PROBLEM SET:
• 1. From the passage below on zeroth-order optimization, list every advantage it gives for zeroth-order methods.
• 2. Use the passage below on zeroth-order optimization to answer each question.
(a) What two shortcomings of derivative-free optimization methods does it name?
(b) What does it say the purpose of meta learning is?
(c) What is often used as the meta-optimiser?
• 3. Transcribe the part of the passage below on zeroth-order optimization starting with "Zeroth Order optimisation was" and going on through "convergence rate analysis.".
== PROVIDED PASSAGE ==
Zeroth Order Optimisation

Zeroth Order optimisation was introduced recently to address the shortcomings of derivative-free optimisation. Derivative-free optimisation methods find it difficult to scale to large-size problems and suffer from lack of convergence rate analysis.

Zeroth Order advantages include:

Ease of implementation with only a small modification of commonly-used gradient-based algorithms
Computationally efficient approximations to derivatives when they are difficult to compute
Comparable convergence rates to first-order algorithms.

For Meta Learning

Meta-optimiser is popular within the meta learning regime. The purpose of meta learning is to achieve fast learning, which, in turn, makes gradient descent more accurate in the optimisation. The optimisation process itself can be regarded as a learning problem to learn the prediction gradient rather than a determined gradient descent algorithm. Due to the similarity between the gradient update in backpropagation and the cell state update, LSTM is often used as the meta-optimiser.
===
== RECORD EXCERPTS ==
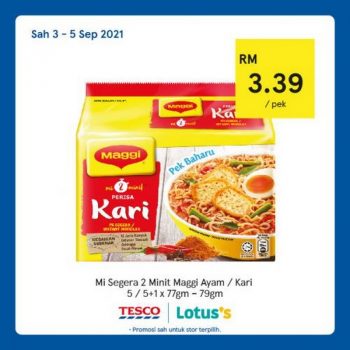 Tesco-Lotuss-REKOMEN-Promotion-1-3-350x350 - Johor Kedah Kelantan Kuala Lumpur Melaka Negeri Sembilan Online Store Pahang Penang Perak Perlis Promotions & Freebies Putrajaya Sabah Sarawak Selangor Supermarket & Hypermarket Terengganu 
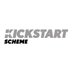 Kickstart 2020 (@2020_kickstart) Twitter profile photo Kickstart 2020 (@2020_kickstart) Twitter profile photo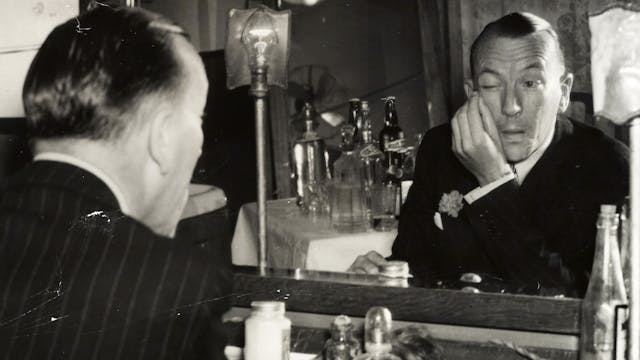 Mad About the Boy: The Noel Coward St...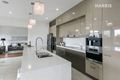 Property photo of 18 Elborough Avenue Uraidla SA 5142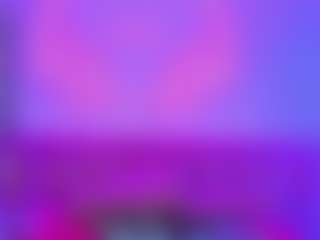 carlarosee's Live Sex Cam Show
===
RESPONSES FOR EACH TASK:
• 1.
- Ease of implementation with only a small modification of commonly-used gradient-based algorithms
- Computationally efficient approximations to derivatives when they are difficult to compute
- Comparable convergence rates to first-order algorithms

• 2.
(a) They find it difficult to scale to large-size problems, and they lack convergence rate analysis.
(b) To achieve fast learning.
(c) LSTM.

• 3.
Zeroth Order optimisation was introduced recently to address the shortcomings of derivative-free optimisation. Derivative-free optimisation methods find it difficult to scale to large-size problems and suffer from lack of convergence rate analysis.